* [Given problem]
Please recast the rows below as a two-column CSV with the headers "prompt" and "target", one CSV line for each row. Put the row's text in "prompt" and its answer in "target", each in one quoted field with line breaks turned into spaces, and leave the pictures out.

* [Input records]
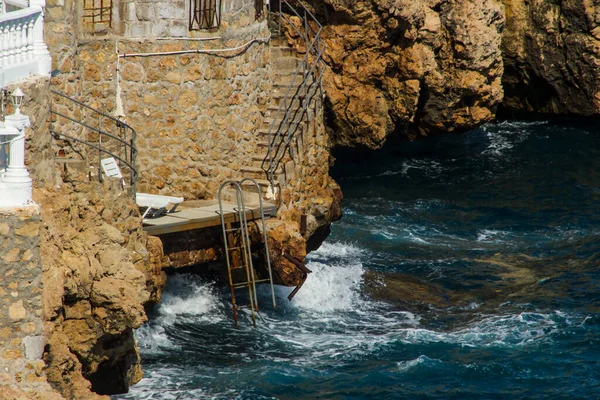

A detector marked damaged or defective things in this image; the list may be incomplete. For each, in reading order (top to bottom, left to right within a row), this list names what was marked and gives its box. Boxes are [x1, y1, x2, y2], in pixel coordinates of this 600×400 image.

rusty metal [190, 0, 220, 30]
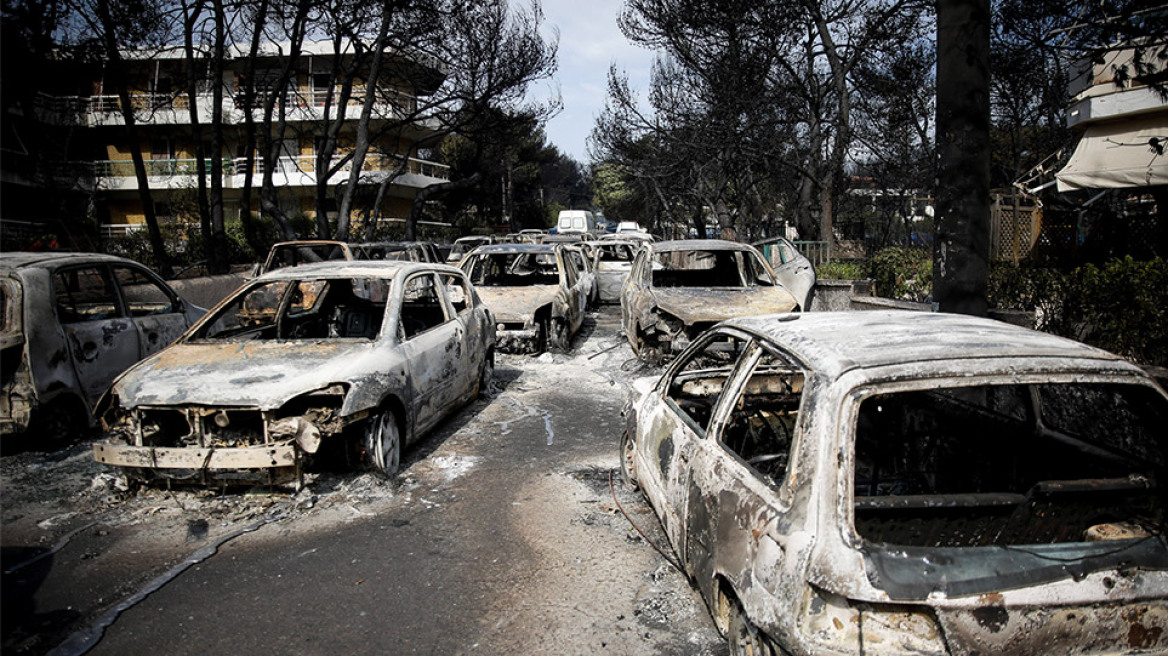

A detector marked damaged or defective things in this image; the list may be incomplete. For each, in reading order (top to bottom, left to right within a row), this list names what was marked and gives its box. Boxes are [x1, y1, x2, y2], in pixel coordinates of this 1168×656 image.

burned car [0, 249, 204, 438]
burnt-out car shell [0, 250, 204, 438]
charred car body [0, 250, 204, 438]
burned car hood [111, 338, 371, 406]
burned car [91, 260, 490, 485]
burnt-out car shell [91, 260, 490, 485]
charred car body [93, 260, 490, 485]
burned car hood [478, 283, 560, 322]
burned car [460, 241, 588, 352]
burnt-out car shell [460, 241, 588, 352]
charred car body [460, 242, 588, 352]
burned car [581, 239, 640, 303]
burned car [621, 239, 812, 361]
burnt-out car shell [621, 239, 812, 361]
charred car body [621, 240, 812, 361]
burned car hood [654, 285, 798, 322]
burned car [626, 310, 1168, 653]
burnt-out car shell [626, 310, 1168, 653]
charred car body [626, 310, 1168, 653]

* [Answer to the task]
prompt,target
"A detector marked damaged or defective things in this image; the list may be incomplete. For each, in reading order (top to bottom, left to right within a row), this list names what was marked and gives its box. Boxes are [x1, y1, x2, y2], in pixel coordinates of this 600×400 image.","rusty metal [190, 0, 220, 30]"
"A detector marked damaged or defective things in this image; the list may be incomplete. For each, in reading order (top to bottom, left to right within a row), this list names what was marked and gives its box. Boxes are [x1, y1, x2, y2], in pixel coordinates of this 1168×656 image.","burned car [0, 249, 204, 438] burnt-out car shell [0, 250, 204, 438] charred car body [0, 250, 204, 438] burned car hood [111, 338, 371, 406] burned car [91, 260, 490, 485] burnt-out car shell [91, 260, 490, 485] charred car body [93, 260, 490, 485] burned car hood [478, 283, 560, 322] burned car [460, 241, 588, 352] burnt-out car shell [460, 241, 588, 352] charred car body [460, 242, 588, 352] burned car [581, 239, 640, 303] burned car [621, 239, 812, 361] burnt-out car shell [621, 239, 812, 361] charred car body [621, 240, 812, 361] burned car hood [654, 285, 798, 322] burned car [626, 310, 1168, 653] burnt-out car shell [626, 310, 1168, 653] charred car body [626, 310, 1168, 653]"